§ Page extract:
╔══

Republic of Ireland’s Open Data Strategy: Observations and Recommendations

Tracey P. Lauriault, Programmable City Project, NIRSA, National University of Ireland Maynooth, County Kildare, Republic of Ireland

The Programmable City Working Paper 3 (Complete Working Paper is available here)

Executive Summary

Working Paper 3 of the Programmable City Project is a response to the Republic of Ireland’s Department of Public Expenditures and Reform (DPER) Open Data launch and the reports produced by Insight at the National University of Ireland Galway (NUIG), who were awarded the contract from a government call for tender (CfT).  The Working Paper provides background context to the open data plan and critically considers governance; infrastructure; records management as well as information management and information technology (IM/IT); Legal, policy and ethical frameworks; public engagement; data curation; data dissemination and publication, and evaluation.  The Paper proposes reconceptualizing open data as a function of government record keeping, information management, shared services and national spatial data infrastructures as opposed to a standalone program.  By doing so, it is suggested, open data simply becomes a good governance strategy and by integrating it into broader government administration information management provides it with sustainability, especially if it becomes a normalized data dissemination strategy and a public engagement mechanism.  The Working Paper also includes a number of recommendations for consideration in addition to or to complement those provided by Insight.  Recommendations are as follows:

1. Good Governance

  • Open data should be a natural extension of good governance strategies and not stand alone programs.

╚══

§ Requirement 1: Reproduce word for word the part of the open data strategy excerpt that opens with the words containing "Republic of Ireland’s Open" and closes with "is available here)".
§ Requirement 2:
Answer these questions from the open data strategy excerpt.
(a) Which government department's Open Data launch does the paper respond to?
(b) Who was awarded the contract from the government call for tender?
(c) What is the first recommendation heading listed?
None of the tasks make any use of the records.

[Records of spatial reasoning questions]
╔══

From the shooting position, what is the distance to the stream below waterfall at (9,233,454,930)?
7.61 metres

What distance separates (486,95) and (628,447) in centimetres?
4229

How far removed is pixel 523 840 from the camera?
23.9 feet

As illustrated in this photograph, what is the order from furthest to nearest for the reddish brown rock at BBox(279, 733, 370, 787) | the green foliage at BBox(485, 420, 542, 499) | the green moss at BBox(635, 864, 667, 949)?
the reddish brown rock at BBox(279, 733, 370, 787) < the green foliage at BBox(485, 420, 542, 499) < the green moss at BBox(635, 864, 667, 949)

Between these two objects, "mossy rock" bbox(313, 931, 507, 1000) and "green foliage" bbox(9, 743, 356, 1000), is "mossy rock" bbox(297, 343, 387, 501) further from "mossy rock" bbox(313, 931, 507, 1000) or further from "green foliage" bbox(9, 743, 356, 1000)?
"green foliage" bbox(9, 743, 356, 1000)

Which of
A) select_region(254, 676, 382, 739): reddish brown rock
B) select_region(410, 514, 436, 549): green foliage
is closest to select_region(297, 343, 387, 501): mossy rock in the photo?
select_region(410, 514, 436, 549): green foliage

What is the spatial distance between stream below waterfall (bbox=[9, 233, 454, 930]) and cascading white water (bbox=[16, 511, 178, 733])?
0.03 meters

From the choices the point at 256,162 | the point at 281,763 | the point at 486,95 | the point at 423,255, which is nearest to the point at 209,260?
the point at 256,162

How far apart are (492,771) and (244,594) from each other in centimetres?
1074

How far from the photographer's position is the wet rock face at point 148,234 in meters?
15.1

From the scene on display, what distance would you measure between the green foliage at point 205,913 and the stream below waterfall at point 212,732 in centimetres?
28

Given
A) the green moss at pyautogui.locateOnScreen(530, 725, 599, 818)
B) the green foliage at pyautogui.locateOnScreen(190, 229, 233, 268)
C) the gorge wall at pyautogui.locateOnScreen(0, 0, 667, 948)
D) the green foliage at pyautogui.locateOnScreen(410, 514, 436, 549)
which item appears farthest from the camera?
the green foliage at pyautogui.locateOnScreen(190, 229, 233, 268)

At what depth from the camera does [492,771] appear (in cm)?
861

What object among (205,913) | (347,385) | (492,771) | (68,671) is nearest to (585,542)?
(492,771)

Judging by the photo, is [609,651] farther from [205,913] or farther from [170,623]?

╚══

§ Complete response 1:
Republic of Ireland’s Open Data Strategy: Observations and Recommendations

Tracey P. Lauriault, Programmable City Project, NIRSA, National University of Ireland Maynooth, County Kildare, Republic of Ireland

The Programmable City Working Paper 3 (Complete Working Paper is available here)

§ Complete response 2:
(a) The Republic of Ireland's Department of Public Expenditures and Reform (DPER).
(b) Insight at the National University of Ireland Galway (NUIG).
(c) Good Governance.